Parece-me tarde demais, mas será ainda possível que alguém, movido por mórbidos desejos, se lembre de me desenterrar? Só para confirmar que está tudo como devia ser e que, por um qualquer engano, não fui enterrado em vida. Devia haver um procedimento bem definido para estes casos. Não é bom deixarmos estes assuntos ao cuidado de cada um. Quem sabe o que aconteceria se fosse visitado por um desses ladrões de túmulos. Se não morresse de susto, aposto que regularizava rapidamente a minha situação e prosseguia com o seu trabalho.
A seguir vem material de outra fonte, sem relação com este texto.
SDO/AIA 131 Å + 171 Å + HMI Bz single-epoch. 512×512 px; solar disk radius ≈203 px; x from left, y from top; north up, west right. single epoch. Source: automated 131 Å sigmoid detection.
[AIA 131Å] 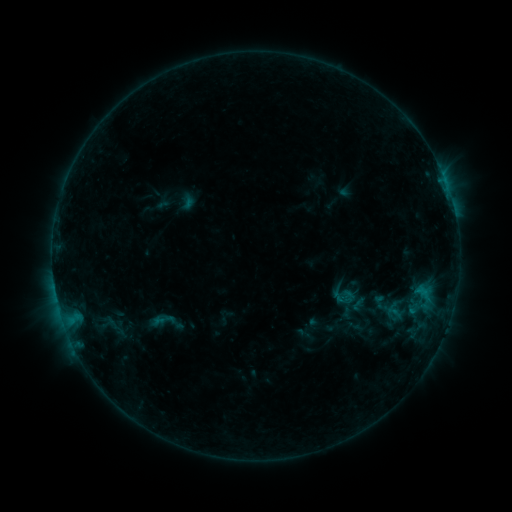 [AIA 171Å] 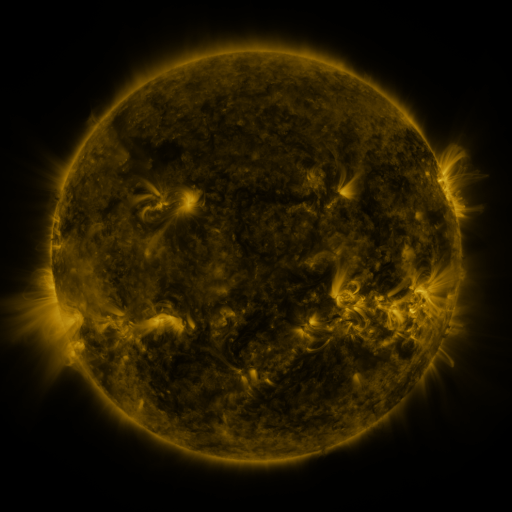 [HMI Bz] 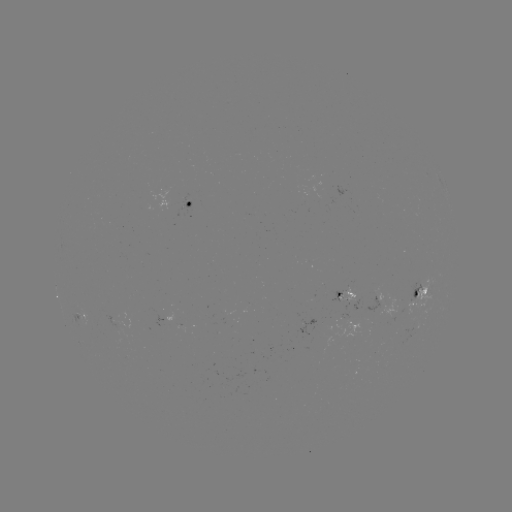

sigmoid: [332, 288, 352, 308]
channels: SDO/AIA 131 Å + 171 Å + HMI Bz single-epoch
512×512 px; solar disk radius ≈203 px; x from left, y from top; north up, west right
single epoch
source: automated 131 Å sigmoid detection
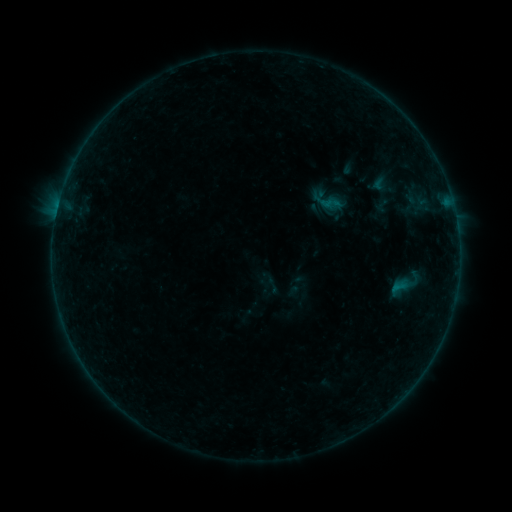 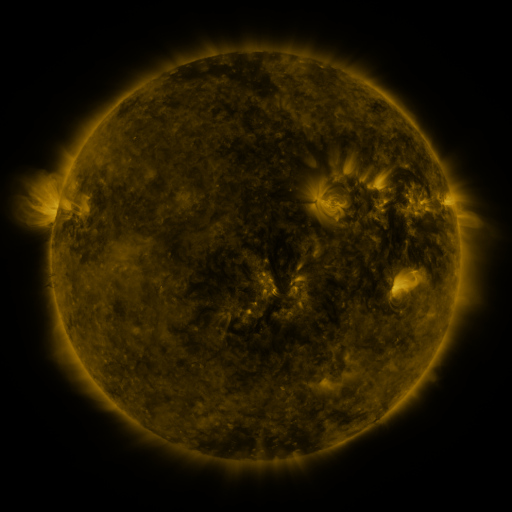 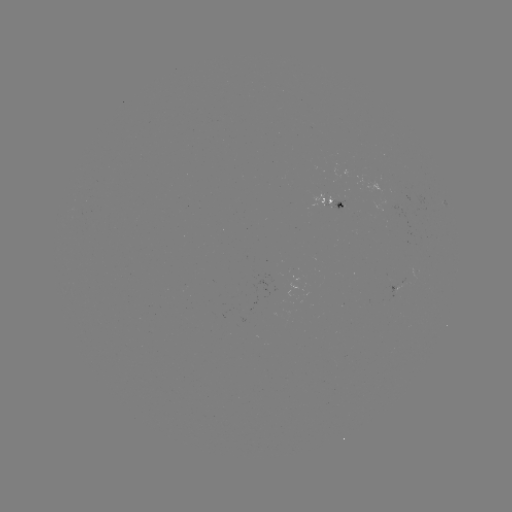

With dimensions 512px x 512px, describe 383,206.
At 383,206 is sigmoid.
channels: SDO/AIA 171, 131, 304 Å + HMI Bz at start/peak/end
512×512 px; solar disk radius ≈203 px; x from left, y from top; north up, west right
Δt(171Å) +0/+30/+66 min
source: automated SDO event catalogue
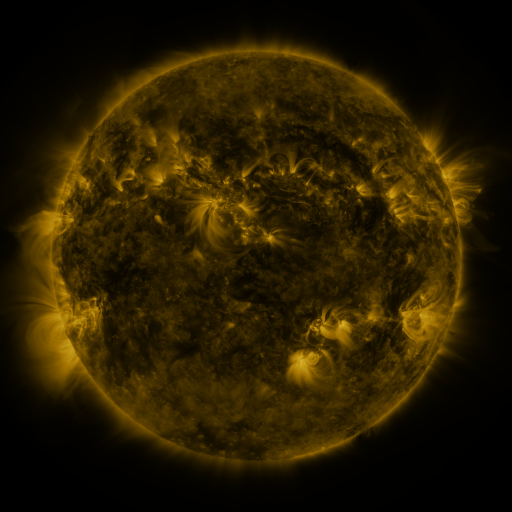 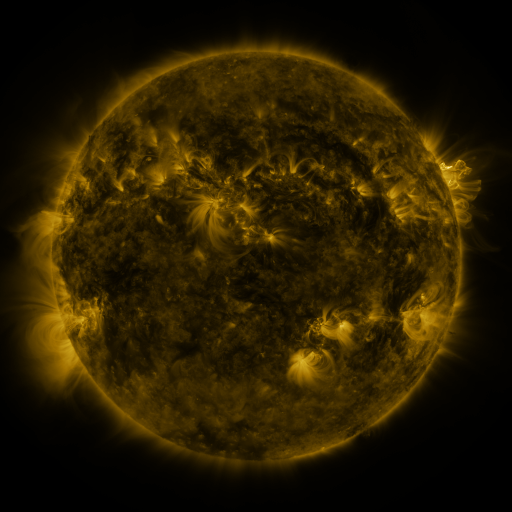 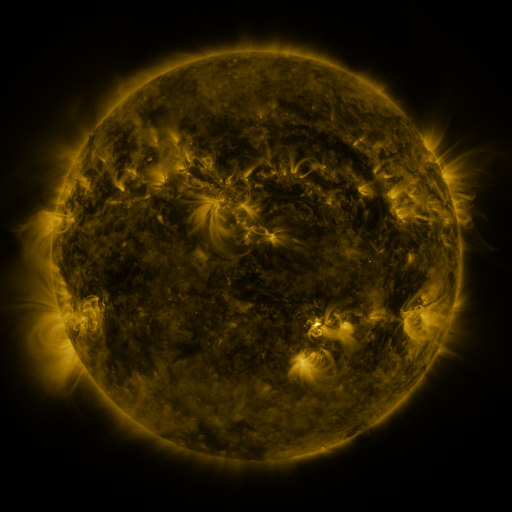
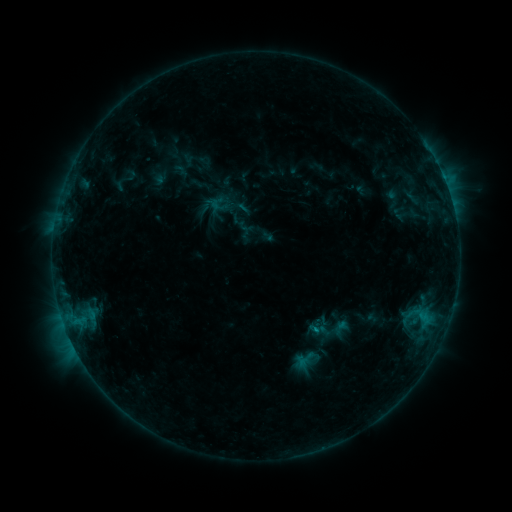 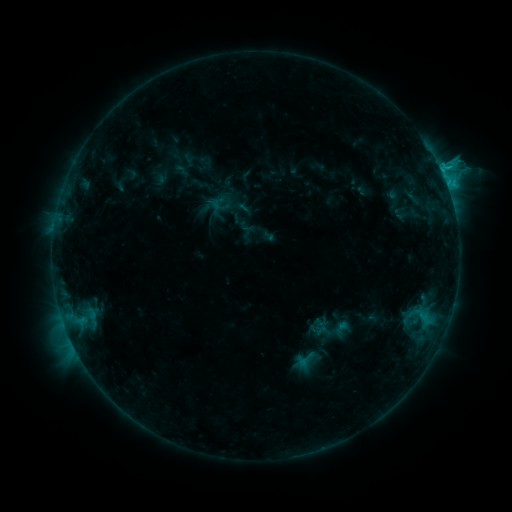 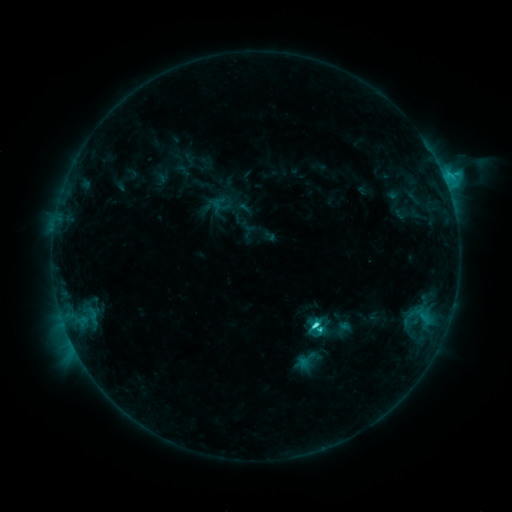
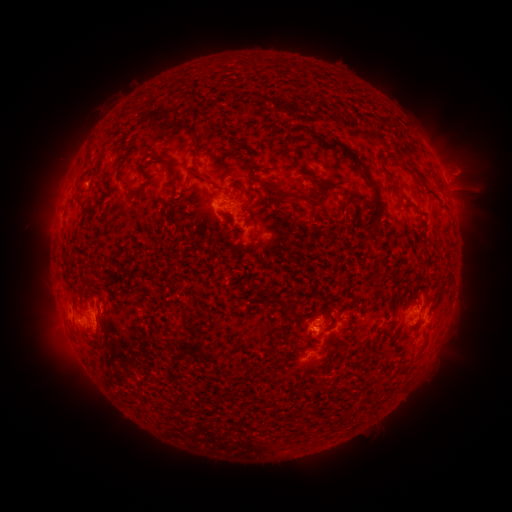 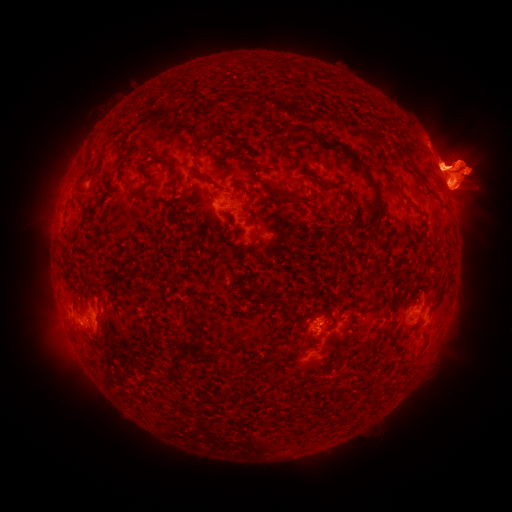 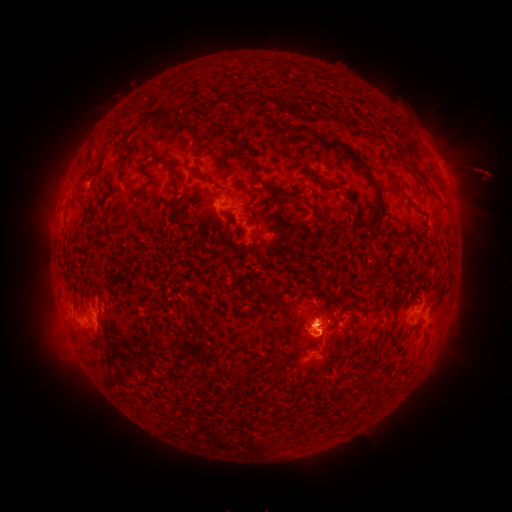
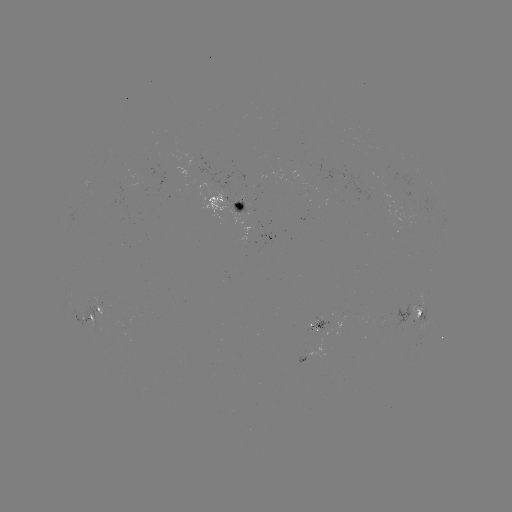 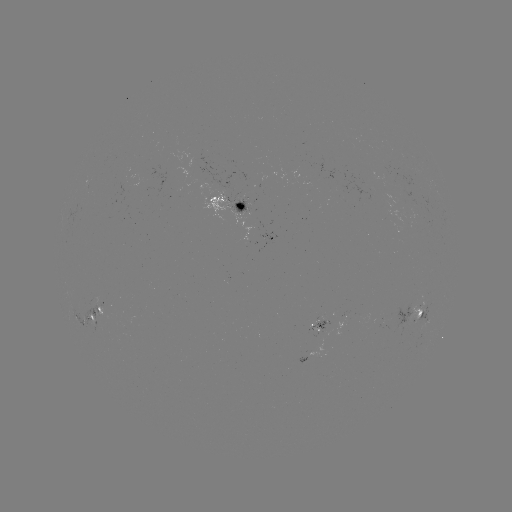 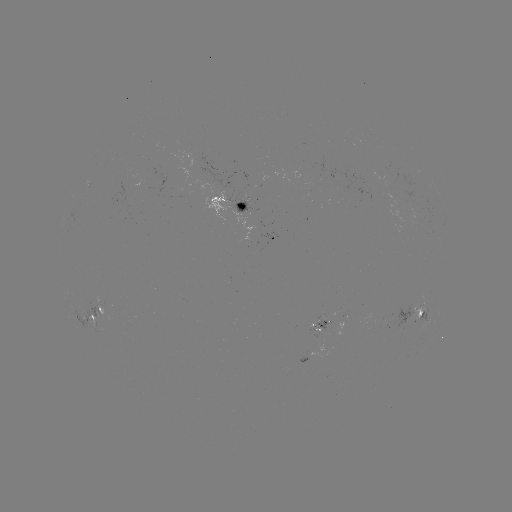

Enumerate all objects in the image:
eruption: (455, 173)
É extremamente incómodo que eu próprio não possa por fim a este tormento. Terei que esperar pela fome e pela sede. Queira deus que não chova… Como será morrer de sede? Suponho que deve ser antecedido por uma qualquer espécie de demência. É o momento antes (imediatamente antes) dessa demência que eu temo. É desse momento, dessa pequena partícula de tempo, que todos temos medo.
O ar está corrompido. Sinto que o oxigénio é escasso, servido em pequenas porções. Por onde entrará? Já teria tempo de morrer sufocado. Ou talvez a minha perceção de tempo esteja alterada – na imobilidade tudo nos parece infinito. Por entre a terra há pequenos interstícios – não o suficiente para que a luz penetre. O próprio caixão não será inteiramente hermético. É preciso que a terra e os vermes façam o seu trabalho de decomposição.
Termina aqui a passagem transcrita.